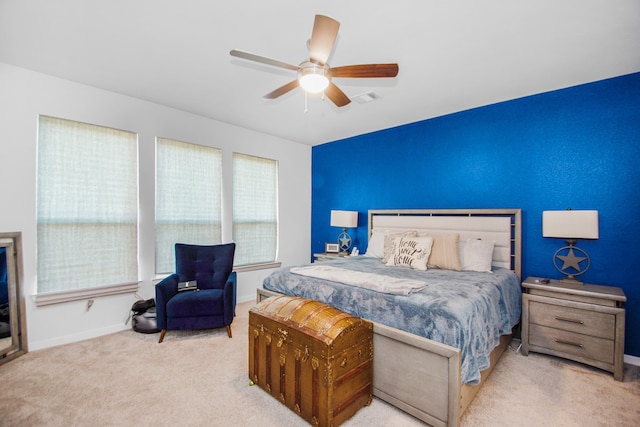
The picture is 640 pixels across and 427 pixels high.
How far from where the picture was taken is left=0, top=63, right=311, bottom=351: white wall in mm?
2789

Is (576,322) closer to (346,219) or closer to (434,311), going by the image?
(434,311)

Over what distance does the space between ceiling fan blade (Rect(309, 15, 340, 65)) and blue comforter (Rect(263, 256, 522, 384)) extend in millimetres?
1765

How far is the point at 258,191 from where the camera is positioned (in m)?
4.93

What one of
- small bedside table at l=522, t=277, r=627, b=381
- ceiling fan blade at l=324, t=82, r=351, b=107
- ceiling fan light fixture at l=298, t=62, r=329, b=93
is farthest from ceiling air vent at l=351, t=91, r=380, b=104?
small bedside table at l=522, t=277, r=627, b=381

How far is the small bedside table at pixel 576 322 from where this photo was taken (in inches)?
96.1

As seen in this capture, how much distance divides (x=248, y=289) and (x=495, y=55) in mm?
4335

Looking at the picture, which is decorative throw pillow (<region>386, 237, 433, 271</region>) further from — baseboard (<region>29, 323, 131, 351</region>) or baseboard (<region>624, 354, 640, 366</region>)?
baseboard (<region>29, 323, 131, 351</region>)

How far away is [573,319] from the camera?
2.62 meters

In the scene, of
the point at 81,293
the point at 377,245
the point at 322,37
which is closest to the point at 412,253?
the point at 377,245

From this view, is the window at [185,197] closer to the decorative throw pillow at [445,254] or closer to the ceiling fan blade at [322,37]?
the ceiling fan blade at [322,37]

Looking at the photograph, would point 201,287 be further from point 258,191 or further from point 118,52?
point 118,52

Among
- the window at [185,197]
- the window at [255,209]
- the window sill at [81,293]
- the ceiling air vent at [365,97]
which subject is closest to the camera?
the window sill at [81,293]

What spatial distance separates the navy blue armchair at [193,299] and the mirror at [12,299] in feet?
3.99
---*---
**What to do**
Print out the whole of the material word for word, without pictures.

**Problem solution**
The picture is 640 pixels across and 427 pixels high.
How far from where the picture was taken is left=0, top=63, right=311, bottom=351: white wall in mm?
2789

Is (576,322) closer to (346,219) or closer to (434,311), going by the image?
(434,311)

Over what distance does the space between ceiling fan blade (Rect(309, 15, 340, 65)) and blue comforter (Rect(263, 256, 522, 384)) extend in millimetres?
1765

How far is the point at 258,191 from where the camera is positioned (in m)?
4.93

What one of
- small bedside table at l=522, t=277, r=627, b=381
- ceiling fan blade at l=324, t=82, r=351, b=107
- ceiling fan light fixture at l=298, t=62, r=329, b=93
is farthest from ceiling air vent at l=351, t=91, r=380, b=104?
small bedside table at l=522, t=277, r=627, b=381

How far is the small bedside table at pixel 576 322 from where this photo was taken (in inches)?
96.1

As seen in this capture, how much distance divides (x=248, y=289) and (x=495, y=55) in mm?
4335

Looking at the picture, which is decorative throw pillow (<region>386, 237, 433, 271</region>) further from — baseboard (<region>29, 323, 131, 351</region>) or baseboard (<region>624, 354, 640, 366</region>)?
baseboard (<region>29, 323, 131, 351</region>)

How far away is [573,319] from the camera?
2.62 meters

In the scene, of
the point at 81,293
the point at 377,245
the point at 322,37
which is closest to the point at 412,253?
the point at 377,245

From this view, is the window at [185,197] closer to the decorative throw pillow at [445,254] or closer to the ceiling fan blade at [322,37]?
the ceiling fan blade at [322,37]

Looking at the photograph, would point 201,287 be further from point 258,191 or further from point 118,52?
point 118,52

Among
- the window at [185,197]
- the window at [255,209]
- the window sill at [81,293]
- the ceiling air vent at [365,97]
which subject is closest to the camera?
the window sill at [81,293]

What spatial distance separates the navy blue armchair at [193,299] and the mirror at [12,299] in feet?
3.99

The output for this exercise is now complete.